The task => Set down, please, without alteration, the lines of the entries below from the first through the one containing "moving: 10%".

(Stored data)
------------
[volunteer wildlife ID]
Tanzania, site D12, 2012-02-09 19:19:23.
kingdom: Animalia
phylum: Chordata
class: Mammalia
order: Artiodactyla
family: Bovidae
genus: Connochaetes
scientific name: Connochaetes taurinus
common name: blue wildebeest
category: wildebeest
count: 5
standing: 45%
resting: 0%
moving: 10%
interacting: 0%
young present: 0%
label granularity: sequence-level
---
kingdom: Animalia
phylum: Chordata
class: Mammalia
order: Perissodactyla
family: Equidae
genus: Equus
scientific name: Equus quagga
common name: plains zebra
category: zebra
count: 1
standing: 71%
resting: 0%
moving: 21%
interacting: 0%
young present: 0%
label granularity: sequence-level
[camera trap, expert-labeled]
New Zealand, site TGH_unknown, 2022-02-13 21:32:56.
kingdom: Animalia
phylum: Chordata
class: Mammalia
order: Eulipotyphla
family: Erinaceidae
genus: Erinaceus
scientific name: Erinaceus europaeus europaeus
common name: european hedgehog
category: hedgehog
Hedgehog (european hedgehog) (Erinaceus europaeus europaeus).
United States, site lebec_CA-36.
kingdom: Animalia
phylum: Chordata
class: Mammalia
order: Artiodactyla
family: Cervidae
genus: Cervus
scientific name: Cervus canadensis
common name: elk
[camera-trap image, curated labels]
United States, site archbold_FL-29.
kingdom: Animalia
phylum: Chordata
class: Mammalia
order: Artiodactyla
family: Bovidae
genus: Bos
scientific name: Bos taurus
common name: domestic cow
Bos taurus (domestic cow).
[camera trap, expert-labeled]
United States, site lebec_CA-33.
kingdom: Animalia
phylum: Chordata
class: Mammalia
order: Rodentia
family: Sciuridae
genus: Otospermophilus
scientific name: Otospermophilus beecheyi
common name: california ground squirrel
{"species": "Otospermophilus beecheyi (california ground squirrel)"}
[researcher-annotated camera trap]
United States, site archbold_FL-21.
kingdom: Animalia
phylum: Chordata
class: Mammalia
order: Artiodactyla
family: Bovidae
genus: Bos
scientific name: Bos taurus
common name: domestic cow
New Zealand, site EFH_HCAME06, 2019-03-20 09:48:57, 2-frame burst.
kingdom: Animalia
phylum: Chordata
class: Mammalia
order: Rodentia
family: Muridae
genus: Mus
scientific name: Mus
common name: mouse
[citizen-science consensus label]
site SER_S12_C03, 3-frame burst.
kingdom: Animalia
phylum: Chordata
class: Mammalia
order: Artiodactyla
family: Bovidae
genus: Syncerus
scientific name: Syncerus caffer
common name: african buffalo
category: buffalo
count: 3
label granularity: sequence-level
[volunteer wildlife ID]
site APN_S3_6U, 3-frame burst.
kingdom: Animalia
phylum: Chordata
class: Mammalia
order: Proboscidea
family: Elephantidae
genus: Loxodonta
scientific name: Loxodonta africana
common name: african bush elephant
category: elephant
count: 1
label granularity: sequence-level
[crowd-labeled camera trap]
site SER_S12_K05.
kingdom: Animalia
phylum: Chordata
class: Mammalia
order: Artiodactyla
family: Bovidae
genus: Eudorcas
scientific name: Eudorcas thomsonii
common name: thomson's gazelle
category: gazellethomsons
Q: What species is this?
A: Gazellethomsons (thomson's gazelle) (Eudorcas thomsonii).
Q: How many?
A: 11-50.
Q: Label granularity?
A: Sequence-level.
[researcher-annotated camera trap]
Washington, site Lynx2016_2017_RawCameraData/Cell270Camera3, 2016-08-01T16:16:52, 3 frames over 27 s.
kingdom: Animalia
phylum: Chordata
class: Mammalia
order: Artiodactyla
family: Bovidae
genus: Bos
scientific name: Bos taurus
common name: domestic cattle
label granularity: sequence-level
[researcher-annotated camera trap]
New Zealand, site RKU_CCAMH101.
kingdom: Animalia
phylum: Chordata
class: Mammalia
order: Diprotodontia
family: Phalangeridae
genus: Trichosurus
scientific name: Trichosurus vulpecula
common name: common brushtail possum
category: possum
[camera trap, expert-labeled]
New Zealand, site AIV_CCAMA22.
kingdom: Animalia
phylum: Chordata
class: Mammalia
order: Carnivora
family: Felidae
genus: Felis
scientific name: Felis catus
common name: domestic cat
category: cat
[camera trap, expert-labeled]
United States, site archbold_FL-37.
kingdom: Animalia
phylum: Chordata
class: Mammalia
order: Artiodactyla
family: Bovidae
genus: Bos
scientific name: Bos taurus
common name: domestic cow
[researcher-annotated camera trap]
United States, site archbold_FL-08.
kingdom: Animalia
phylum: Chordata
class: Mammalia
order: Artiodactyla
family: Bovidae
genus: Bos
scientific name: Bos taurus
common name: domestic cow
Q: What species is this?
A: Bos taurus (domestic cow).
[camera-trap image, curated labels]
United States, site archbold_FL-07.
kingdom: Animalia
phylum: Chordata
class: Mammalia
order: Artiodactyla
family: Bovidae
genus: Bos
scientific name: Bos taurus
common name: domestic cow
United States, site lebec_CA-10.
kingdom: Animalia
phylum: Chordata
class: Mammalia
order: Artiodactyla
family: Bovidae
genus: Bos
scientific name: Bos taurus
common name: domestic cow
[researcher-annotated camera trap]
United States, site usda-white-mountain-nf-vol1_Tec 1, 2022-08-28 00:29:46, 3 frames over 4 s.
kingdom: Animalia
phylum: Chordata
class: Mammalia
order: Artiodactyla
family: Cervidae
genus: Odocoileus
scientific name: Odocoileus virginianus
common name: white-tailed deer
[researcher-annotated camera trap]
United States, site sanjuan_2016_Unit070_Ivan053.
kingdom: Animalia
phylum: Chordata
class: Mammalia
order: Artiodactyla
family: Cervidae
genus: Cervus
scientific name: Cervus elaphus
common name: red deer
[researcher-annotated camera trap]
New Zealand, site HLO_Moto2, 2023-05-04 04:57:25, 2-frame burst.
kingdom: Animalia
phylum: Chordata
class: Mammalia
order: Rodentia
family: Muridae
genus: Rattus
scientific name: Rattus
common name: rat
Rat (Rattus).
------------
Solved exercise =>
[volunteer wildlife ID]
Tanzania, site D12, 2012-02-09 19:19:23.
kingdom: Animalia
phylum: Chordata
class: Mammalia
order: Artiodactyla
family: Bovidae
genus: Connochaetes
scientific name: Connochaetes taurinus
common name: blue wildebeest
category: wildebeest
count: 5
standing: 45%
resting: 0%
moving: 10%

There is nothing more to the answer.